The paper "OSNAP: Faster Numerical Linear Algebra Algorithms via Sparser Subspace Embeddings," authored by Jelani Nelson and Huy L. Nguyen, addresses the field of oblivious subspace embedding (OSE) for numerical linear algebra problems. The focus is on developing computational methods that enhance the efficiency of numerical linear algebra through innovative uses of sparse subspace embeddings.

Background and Problem Definition

Subspace embeddings are crucial in reducing the dimensionality of datasets while preserving certain properties of the data, which can significantly accelerate downstream computational processes. This paper builds upon previous work, such as the Johnson-Lindenstrauss Lemma, to specifically handle the embedding of subspaces with enhanced sparsity. An OSE aims to map a linear subspace into a lower dimension in a manner that approximately preserves Euclidean norms with high probability.

Contributions and Approach

This work introduces Oblivious Sparse Norm-Approximating Projections (OSNAPs), a novel formulation that leverages subspace embeddings to achieve optimal sparsity. The chief technical advancement involves constructing an OSE where each matrix from the distribution supports non-zero entries that are exceptionally sparse—just a single non-zero entry per column in some cases. The authors extend the constructions to achieve reduced embedding sizes m, compared to previous methods, without sacrificing the efficacy of the subspace mapping.

The authors also derive improved analytical guarantees on the preservation of Euclidean norms in embedded spaces and detail methods that circumvent the computational challenges typically encountered in naive OSE constructions. The demonstrated improvements include tighter bounds on dimensionality reduction and reduced computational overhead, particularly beneficial in sparse data scenarios.

Analytical and Numerical Results

Numerically, the proposed methods deliver substantial improvements over prior approaches. For instance, the embeddings provide significant speed-ups for classical numerical tasks including least squares regression, low-rank approximation, and leverage score approximation.

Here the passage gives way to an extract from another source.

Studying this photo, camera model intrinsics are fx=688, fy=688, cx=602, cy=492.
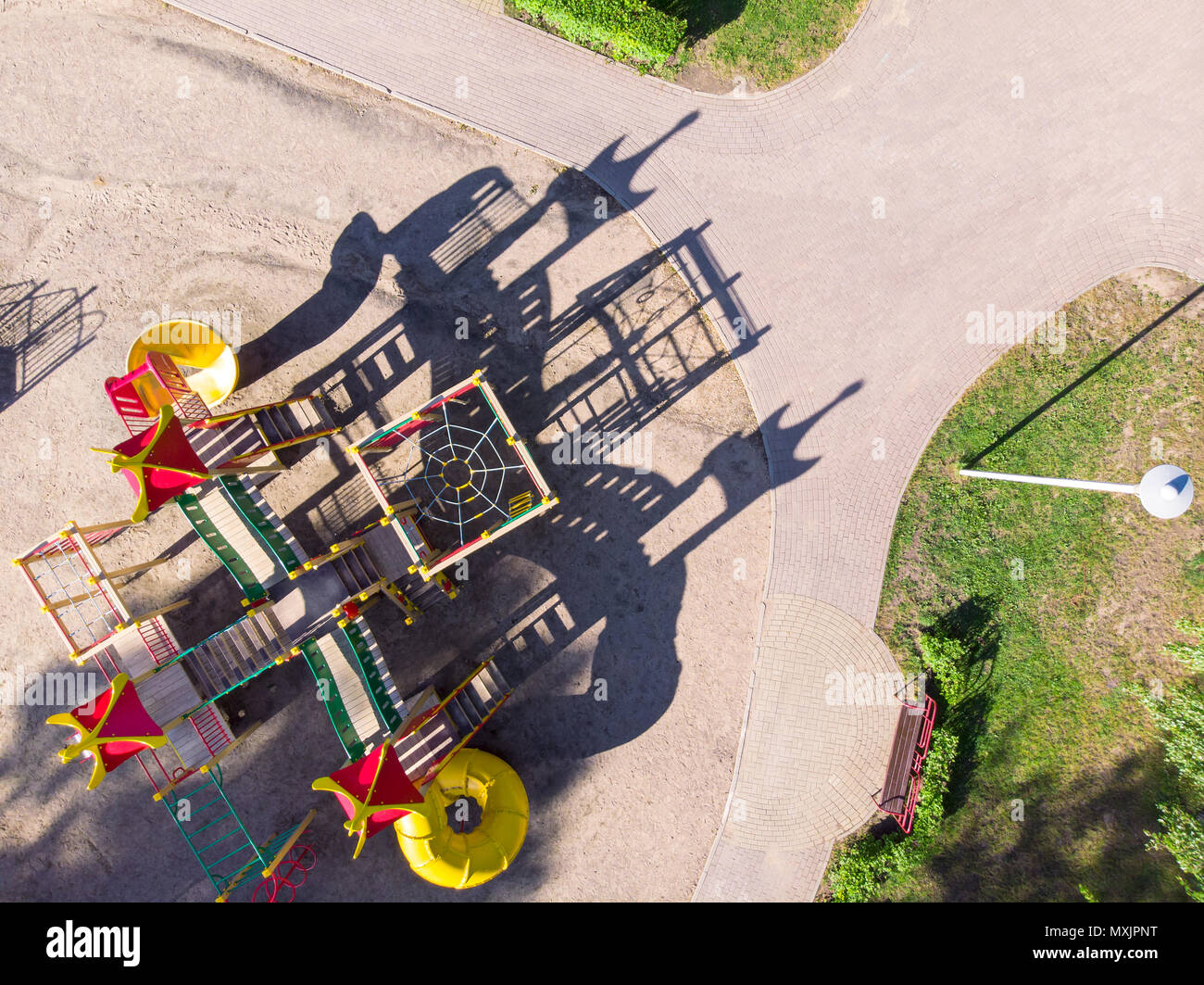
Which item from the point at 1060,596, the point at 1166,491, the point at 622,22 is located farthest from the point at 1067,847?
the point at 622,22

For the approximate least squares problem, the paper reports a running time bound of $\tilde{O}(nnz(A) + r^{\omega})$, improving the dependence on the rank of the matrix, r, compared to predecessors.

The theoretical backbone of these results is extensively discussed, utilizing random matrix theory to derive concentration inequalities that bind the singular values of the transformed matrices. The authors progress from these mathematical foundations to robust empirical validations, illustrating the efficacy and efficiency of their methods.

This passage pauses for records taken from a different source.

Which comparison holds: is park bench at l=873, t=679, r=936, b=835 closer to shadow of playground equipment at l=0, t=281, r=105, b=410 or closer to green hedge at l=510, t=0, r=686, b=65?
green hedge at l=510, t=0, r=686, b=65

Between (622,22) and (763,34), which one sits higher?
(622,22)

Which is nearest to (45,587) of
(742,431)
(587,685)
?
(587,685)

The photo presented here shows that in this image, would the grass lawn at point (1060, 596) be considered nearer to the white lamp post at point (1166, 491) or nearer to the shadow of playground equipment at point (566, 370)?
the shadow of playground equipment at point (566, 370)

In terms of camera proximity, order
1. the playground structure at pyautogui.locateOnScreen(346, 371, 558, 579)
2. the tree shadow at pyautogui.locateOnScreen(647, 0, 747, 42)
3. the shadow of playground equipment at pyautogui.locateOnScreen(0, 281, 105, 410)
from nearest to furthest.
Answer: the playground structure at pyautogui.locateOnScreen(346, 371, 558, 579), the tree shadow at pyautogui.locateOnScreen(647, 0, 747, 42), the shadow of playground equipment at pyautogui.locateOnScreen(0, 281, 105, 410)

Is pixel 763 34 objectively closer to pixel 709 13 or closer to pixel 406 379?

Implications and Future Work

The implications of this work are multifaceted. Primarily, the advancements in sparse embedding techniques can be directly applied to enhance computational algorithms across various large-scale data challenges. This includes streaming settings, where efficient real-time processing is crucial. Additionally, the theoretical insights contribute to a deeper understanding of the limits and capabilities of dimensionality reduction approaches.

Future directions likely include expanding upon these techniques to develop even more efficient embeddings and to explore their application in broader contexts, such as distributed computing and machine learning. The versatility and improved performance of OSNAPs pave the way for further integration into numerical computing libraries and software systems, where they could become standard practice for dimensionality reduction and sketching methods.

In summary, "OSNAP: Faster Numerical Linear Algebra Algorithms via Sparser Subspace Embeddings" provides significant contributions to the area of sparse numerical embeddings. By optimizing both the theoretical and practical aspects of subspace embeddings, it sets a new standard in efficiency and serves as a foundation for future innovation in numerical linear algebra.